§ WHAT TO DO:
1. In the UN reform passage, reproduce the text from "Since the creation" to "with its neighbours.", replacing "UNSC" with "Security Council" everywhere it occurs.
2. According to the UN reform passage, in what year did Palau gain independence?

Since the creation of the UN on 24th of October 1945, only a few reforms have been introduced to the UN Charter so far. In 1965, the membership of the UNSC was expanded from 11 to 15 members (with the induction of 4 new members in the non-permanent category) and the voting threshold was increased from 7 to 9 votes. In the same year, the membership of the UN Economic and Social Council was also increased from 18 to 27 and it was further increased to 54 in 1973. In June 1968, Article 109 which provides for the convening of a “General Conference of the Members of the United Nations” to consider amendments to the Charter, was amended.
India may have won the US backing for its permanent UNSC membership yet there are many slips between the cup and the lips. India has to demonstrate that it is not involved in any dispute with its neighbours.
It may also be noted that when the UN was created, the world was quite different as compared to what it is today. The era of Cold World War is over; the process of decolonization has seen its maturity; the membership of the UN has been increased from 50 in 1945 to 193 at present; the challenges we are facing today are transnational in nature and require a requisite transnational response. This would only be possible if all the countries in the world take joint decisions.
The issue of reforming the UN involves: (i) reforming the working methods to improve transparency; (ii) expanding the Security Council in both Permanent and Non-Permanent categories; and (iii) reforming the other organs of the UN to improve its effectiveness and efficiency. Moreover, the Trusteeship Council has outlived the purpose of its creation as there are no more countries that could be given as a trust territory since 1994 when the last territory – Palau – got independence. As a vestigial organ, it is another reason that calls for the reforms.
As the topic of this article is specifically “India as a permanent member of the UNSC” therefore, the following lines will only highlight the issue of UNSC expansion, prospects of India’s joining it as a permanent member and its repercussions for Pakistan.
At present, the UNSC is composed of 5 permanent members – China, France, Russian Federation, the United Kingdom, and the United States – and 10 non-permanent members elected for a period of 2 years by the General Assembly. As already discussed, the UNSC is the most important organ of the UN as it holds the “primary responsibility for the maintenance of international peace and security” as specified in Article 24 of the UN Charter. The Veto power is the prerogative of the permanent members (P5). It is explained in Article 27(3) that all issues except the procedural (or routine) issues require ‘affirmative’ votes of nine members including the affirmative votes of P5. It is important to note that abstention of voting by P5 is not counted as a Veto rather it is a negative vote.

§ DATASET EXTRACT:
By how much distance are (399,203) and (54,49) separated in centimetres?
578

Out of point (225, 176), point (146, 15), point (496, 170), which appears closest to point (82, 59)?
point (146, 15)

§ RESPONSES TO THE TASKS:
1.
Since the creation of the UN on 24th of October 1945, only a few reforms have been introduced to the UN Charter so far. In 1965, the membership of the Security Council was expanded from 11 to 15 members (with the induction of 4 new members in the non-permanent category) and the voting threshold was increased from 7 to 9 votes. In the same year, the membership of the UN Economic and Social Council was also increased from 18 to 27 and it was further increased to 54 in 1973. In June 1968, Article 109 which provides for the convening of a “General Conference of the Members of the United Nations” to consider amendments to the Charter, was amended.
India may have won the US backing for its permanent Security Council membership yet there are many slips between the cup and the lips. India has to demonstrate that it is not involved in any dispute with its neighbours.

2. 1994